→ Dataset records:
________________________________________
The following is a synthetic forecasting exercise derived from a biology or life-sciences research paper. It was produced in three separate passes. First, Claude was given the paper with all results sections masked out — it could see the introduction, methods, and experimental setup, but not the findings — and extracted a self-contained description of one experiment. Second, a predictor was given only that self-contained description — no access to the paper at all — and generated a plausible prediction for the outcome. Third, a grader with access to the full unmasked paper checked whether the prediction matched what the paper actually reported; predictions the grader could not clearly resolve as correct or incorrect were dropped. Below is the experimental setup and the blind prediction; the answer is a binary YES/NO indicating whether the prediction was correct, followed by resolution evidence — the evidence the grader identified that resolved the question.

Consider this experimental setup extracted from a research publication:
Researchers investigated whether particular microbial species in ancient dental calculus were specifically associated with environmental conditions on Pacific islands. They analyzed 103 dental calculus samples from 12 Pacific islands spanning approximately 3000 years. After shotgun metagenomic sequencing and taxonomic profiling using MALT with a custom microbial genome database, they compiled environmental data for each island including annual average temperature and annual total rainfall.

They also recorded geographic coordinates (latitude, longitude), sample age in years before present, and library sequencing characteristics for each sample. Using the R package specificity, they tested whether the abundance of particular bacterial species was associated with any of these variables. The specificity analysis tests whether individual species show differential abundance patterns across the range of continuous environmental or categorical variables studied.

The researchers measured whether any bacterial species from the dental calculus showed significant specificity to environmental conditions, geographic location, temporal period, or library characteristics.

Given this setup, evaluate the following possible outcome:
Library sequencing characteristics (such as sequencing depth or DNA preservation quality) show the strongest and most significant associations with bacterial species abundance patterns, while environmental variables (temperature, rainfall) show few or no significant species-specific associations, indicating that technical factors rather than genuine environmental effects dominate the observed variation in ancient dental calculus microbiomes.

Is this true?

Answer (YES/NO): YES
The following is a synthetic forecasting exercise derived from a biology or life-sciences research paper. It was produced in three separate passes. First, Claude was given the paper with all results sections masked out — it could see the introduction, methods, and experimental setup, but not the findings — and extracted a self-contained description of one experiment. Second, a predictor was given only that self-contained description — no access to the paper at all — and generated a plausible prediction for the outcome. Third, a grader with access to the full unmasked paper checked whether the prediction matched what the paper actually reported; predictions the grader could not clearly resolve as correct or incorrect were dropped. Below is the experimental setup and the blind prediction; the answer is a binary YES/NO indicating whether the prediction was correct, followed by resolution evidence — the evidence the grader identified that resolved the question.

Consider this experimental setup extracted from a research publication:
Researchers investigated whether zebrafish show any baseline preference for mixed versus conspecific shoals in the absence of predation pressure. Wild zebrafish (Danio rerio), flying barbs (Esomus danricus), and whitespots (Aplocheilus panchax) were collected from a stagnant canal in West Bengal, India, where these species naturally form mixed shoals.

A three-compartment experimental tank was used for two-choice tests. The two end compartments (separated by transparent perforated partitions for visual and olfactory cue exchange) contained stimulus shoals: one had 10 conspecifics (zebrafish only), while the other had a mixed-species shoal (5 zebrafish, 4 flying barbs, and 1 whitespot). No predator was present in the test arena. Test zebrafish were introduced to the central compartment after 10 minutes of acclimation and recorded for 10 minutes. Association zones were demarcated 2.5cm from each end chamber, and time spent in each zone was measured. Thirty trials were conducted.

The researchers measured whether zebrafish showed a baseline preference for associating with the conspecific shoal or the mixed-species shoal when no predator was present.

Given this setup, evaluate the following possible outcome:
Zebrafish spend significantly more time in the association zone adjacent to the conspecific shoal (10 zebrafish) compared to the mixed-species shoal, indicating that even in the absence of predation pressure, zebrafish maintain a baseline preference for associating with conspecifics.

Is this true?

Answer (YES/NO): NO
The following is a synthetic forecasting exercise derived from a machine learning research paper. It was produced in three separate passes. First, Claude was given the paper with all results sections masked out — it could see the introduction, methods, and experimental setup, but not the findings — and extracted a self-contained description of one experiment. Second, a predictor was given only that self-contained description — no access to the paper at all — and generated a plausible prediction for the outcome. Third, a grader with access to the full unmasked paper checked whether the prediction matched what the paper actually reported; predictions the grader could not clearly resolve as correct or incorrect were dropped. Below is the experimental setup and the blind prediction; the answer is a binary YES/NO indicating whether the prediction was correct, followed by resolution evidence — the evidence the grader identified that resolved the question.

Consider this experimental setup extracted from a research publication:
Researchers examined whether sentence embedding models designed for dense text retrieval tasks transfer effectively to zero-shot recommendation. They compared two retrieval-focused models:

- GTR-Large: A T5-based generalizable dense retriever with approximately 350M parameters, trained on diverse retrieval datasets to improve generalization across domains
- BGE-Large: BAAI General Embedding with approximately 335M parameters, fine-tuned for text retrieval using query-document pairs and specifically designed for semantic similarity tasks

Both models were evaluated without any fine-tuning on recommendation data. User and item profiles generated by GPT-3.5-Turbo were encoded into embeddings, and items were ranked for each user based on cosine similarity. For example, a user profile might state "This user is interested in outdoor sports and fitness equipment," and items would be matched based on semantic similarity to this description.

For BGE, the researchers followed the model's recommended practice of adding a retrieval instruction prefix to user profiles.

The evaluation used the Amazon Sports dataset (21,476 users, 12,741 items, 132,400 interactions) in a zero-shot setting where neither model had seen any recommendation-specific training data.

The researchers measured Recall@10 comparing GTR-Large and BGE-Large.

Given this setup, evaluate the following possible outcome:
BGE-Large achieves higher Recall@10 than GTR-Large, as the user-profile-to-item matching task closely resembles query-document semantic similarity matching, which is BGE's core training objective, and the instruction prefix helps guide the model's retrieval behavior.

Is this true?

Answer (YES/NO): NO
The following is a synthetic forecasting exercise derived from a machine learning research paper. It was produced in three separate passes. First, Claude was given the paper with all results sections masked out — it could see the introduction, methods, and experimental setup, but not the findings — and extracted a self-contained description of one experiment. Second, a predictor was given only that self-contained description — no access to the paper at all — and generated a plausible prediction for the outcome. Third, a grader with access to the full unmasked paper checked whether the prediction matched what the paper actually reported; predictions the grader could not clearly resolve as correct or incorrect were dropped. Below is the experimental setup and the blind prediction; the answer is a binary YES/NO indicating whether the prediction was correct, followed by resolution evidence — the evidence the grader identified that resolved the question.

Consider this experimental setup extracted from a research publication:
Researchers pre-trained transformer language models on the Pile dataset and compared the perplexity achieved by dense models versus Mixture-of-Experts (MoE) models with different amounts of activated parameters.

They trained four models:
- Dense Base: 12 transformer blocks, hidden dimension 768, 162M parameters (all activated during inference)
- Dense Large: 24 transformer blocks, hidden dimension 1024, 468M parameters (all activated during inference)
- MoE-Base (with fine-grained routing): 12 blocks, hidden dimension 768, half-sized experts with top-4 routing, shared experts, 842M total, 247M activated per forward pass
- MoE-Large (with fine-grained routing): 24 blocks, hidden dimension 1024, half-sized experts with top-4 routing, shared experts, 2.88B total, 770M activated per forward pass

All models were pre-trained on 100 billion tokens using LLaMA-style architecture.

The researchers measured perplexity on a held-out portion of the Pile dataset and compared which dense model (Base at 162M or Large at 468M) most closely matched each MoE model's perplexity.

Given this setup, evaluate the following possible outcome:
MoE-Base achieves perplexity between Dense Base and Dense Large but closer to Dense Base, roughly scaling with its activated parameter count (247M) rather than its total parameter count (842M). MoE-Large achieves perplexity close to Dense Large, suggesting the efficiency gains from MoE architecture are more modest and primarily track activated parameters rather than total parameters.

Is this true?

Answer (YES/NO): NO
________________________________________
→ Required work:
Retype all of the records above without a single alteration.

→ Written response:
The following is a synthetic forecasting exercise derived from a biology or life-sciences research paper. It was produced in three separate passes. First, Claude was given the paper with all results sections masked out — it could see the introduction, methods, and experimental setup, but not the findings — and extracted a self-contained description of one experiment. Second, a predictor was given only that self-contained description — no access to the paper at all — and generated a plausible prediction for the outcome. Third, a grader with access to the full unmasked paper checked whether the prediction matched what the paper actually reported; predictions the grader could not clearly resolve as correct or incorrect were dropped. Below is the experimental setup and the blind prediction; the answer is a binary YES/NO indicating whether the prediction was correct, followed by resolution evidence — the evidence the grader identified that resolved the question.

Consider this experimental setup extracted from a research publication:
Researchers investigated whether particular microbial species in ancient dental calculus were specifically associated with environmental conditions on Pacific islands. They analyzed 103 dental calculus samples from 12 Pacific islands spanning approximately 3000 years. After shotgun metagenomic sequencing and taxonomic profiling using MALT with a custom microbial genome database, they compiled environmental data for each island including annual average temperature and annual total rainfall.

They also recorded geographic coordinates (latitude, longitude), sample age in years before present, and library sequencing characteristics for each sample. Using the R package specificity, they tested whether the abundance of particular bacterial species was associated with any of these variables. The specificity analysis tests whether individual species show differential abundance patterns across the range of continuous environmental or categorical variables studied.

The researchers measured whether any bacterial species from the dental calculus showed significant specificity to environmental conditions, geographic location, temporal period, or library characteristics.

Given this setup, evaluate the following possible outcome:
Library sequencing characteristics (such as sequencing depth or DNA preservation quality) show the strongest and most significant associations with bacterial species abundance patterns, while environmental variables (temperature, rainfall) show few or no significant species-specific associations, indicating that technical factors rather than genuine environmental effects dominate the observed variation in ancient dental calculus microbiomes.

Is this true?

Answer (YES/NO): YES
The following is a synthetic forecasting exercise derived from a biology or life-sciences research paper. It was produced in three separate passes. First, Claude was given the paper with all results sections masked out — it could see the introduction, methods, and experimental setup, but not the findings — and extracted a self-contained description of one experiment. Second, a predictor was given only that self-contained description — no access to the paper at all — and generated a plausible prediction for the outcome. Third, a grader with access to the full unmasked paper checked whether the prediction matched what the paper actually reported; predictions the grader could not clearly resolve as correct or incorrect were dropped. Below is the experimental setup and the blind prediction; the answer is a binary YES/NO indicating whether the prediction was correct, followed by resolution evidence — the evidence the grader identified that resolved the question.

Consider this experimental setup extracted from a research publication:
Researchers investigated whether zebrafish show any baseline preference for mixed versus conspecific shoals in the absence of predation pressure. Wild zebrafish (Danio rerio), flying barbs (Esomus danricus), and whitespots (Aplocheilus panchax) were collected from a stagnant canal in West Bengal, India, where these species naturally form mixed shoals.

A three-compartment experimental tank was used for two-choice tests. The two end compartments (separated by transparent perforated partitions for visual and olfactory cue exchange) contained stimulus shoals: one had 10 conspecifics (zebrafish only), while the other had a mixed-species shoal (5 zebrafish, 4 flying barbs, and 1 whitespot). No predator was present in the test arena. Test zebrafish were introduced to the central compartment after 10 minutes of acclimation and recorded for 10 minutes. Association zones were demarcated 2.5cm from each end chamber, and time spent in each zone was measured. Thirty trials were conducted.

The researchers measured whether zebrafish showed a baseline preference for associating with the conspecific shoal or the mixed-species shoal when no predator was present.

Given this setup, evaluate the following possible outcome:
Zebrafish spend significantly more time in the association zone adjacent to the conspecific shoal (10 zebrafish) compared to the mixed-species shoal, indicating that even in the absence of predation pressure, zebrafish maintain a baseline preference for associating with conspecifics.

Is this true?

Answer (YES/NO): NO
The following is a synthetic forecasting exercise derived from a machine learning research paper. It was produced in three separate passes. First, Claude was given the paper with all results sections masked out — it could see the introduction, methods, and experimental setup, but not the findings — and extracted a self-contained description of one experiment. Second, a predictor was given only that self-contained description — no access to the paper at all — and generated a plausible prediction for the outcome. Third, a grader with access to the full unmasked paper checked whether the prediction matched what the paper actually reported; predictions the grader could not clearly resolve as correct or incorrect were dropped. Below is the experimental setup and the blind prediction; the answer is a binary YES/NO indicating whether the prediction was correct, followed by resolution evidence — the evidence the grader identified that resolved the question.

Consider this experimental setup extracted from a research publication:
Researchers examined whether sentence embedding models designed for dense text retrieval tasks transfer effectively to zero-shot recommendation. They compared two retrieval-focused models:

- GTR-Large: A T5-based generalizable dense retriever with approximately 350M parameters, trained on diverse retrieval datasets to improve generalization across domains
- BGE-Large: BAAI General Embedding with approximately 335M parameters, fine-tuned for text retrieval using query-document pairs and specifically designed for semantic similarity tasks

Both models were evaluated without any fine-tuning on recommendation data. User and item profiles generated by GPT-3.5-Turbo were encoded into embeddings, and items were ranked for each user based on cosine similarity. For example, a user profile might state "This user is interested in outdoor sports and fitness equipment," and items would be matched based on semantic similarity to this description.

For BGE, the researchers followed the model's recommended practice of adding a retrieval instruction prefix to user profiles.

The evaluation used the Amazon Sports dataset (21,476 users, 12,741 items, 132,400 interactions) in a zero-shot setting where neither model had seen any recommendation-specific training data.

The researchers measured Recall@10 comparing GTR-Large and BGE-Large.

Given this setup, evaluate the following possible outcome:
BGE-Large achieves higher Recall@10 than GTR-Large, as the user-profile-to-item matching task closely resembles query-document semantic similarity matching, which is BGE's core training objective, and the instruction prefix helps guide the model's retrieval behavior.

Is this true?

Answer (YES/NO): NO
The following is a synthetic forecasting exercise derived from a machine learning research paper. It was produced in three separate passes. First, Claude was given the paper with all results sections masked out — it could see the introduction, methods, and experimental setup, but not the findings — and extracted a self-contained description of one experiment. Second, a predictor was given only that self-contained description — no access to the paper at all — and generated a plausible prediction for the outcome. Third, a grader with access to the full unmasked paper checked whether the prediction matched what the paper actually reported; predictions the grader could not clearly resolve as correct or incorrect were dropped. Below is the experimental setup and the blind prediction; the answer is a binary YES/NO indicating whether the prediction was correct, followed by resolution evidence — the evidence the grader identified that resolved the question.

Consider this experimental setup extracted from a research publication:
Researchers pre-trained transformer language models on the Pile dataset and compared the perplexity achieved by dense models versus Mixture-of-Experts (MoE) models with different amounts of activated parameters.

They trained four models:
- Dense Base: 12 transformer blocks, hidden dimension 768, 162M parameters (all activated during inference)
- Dense Large: 24 transformer blocks, hidden dimension 1024, 468M parameters (all activated during inference)
- MoE-Base (with fine-grained routing): 12 blocks, hidden dimension 768, half-sized experts with top-4 routing, shared experts, 842M total, 247M activated per forward pass
- MoE-Large (with fine-grained routing): 24 blocks, hidden dimension 1024, half-sized experts with top-4 routing, shared experts, 2.88B total, 770M activated per forward pass

All models were pre-trained on 100 billion tokens using LLaMA-style architecture.

The researchers measured perplexity on a held-out portion of the Pile dataset and compared which dense model (Base at 162M or Large at 468M) most closely matched each MoE model's perplexity.

Given this setup, evaluate the following possible outcome:
MoE-Base achieves perplexity between Dense Base and Dense Large but closer to Dense Base, roughly scaling with its activated parameter count (247M) rather than its total parameter count (842M). MoE-Large achieves perplexity close to Dense Large, suggesting the efficiency gains from MoE architecture are more modest and primarily track activated parameters rather than total parameters.

Is this true?

Answer (YES/NO): NO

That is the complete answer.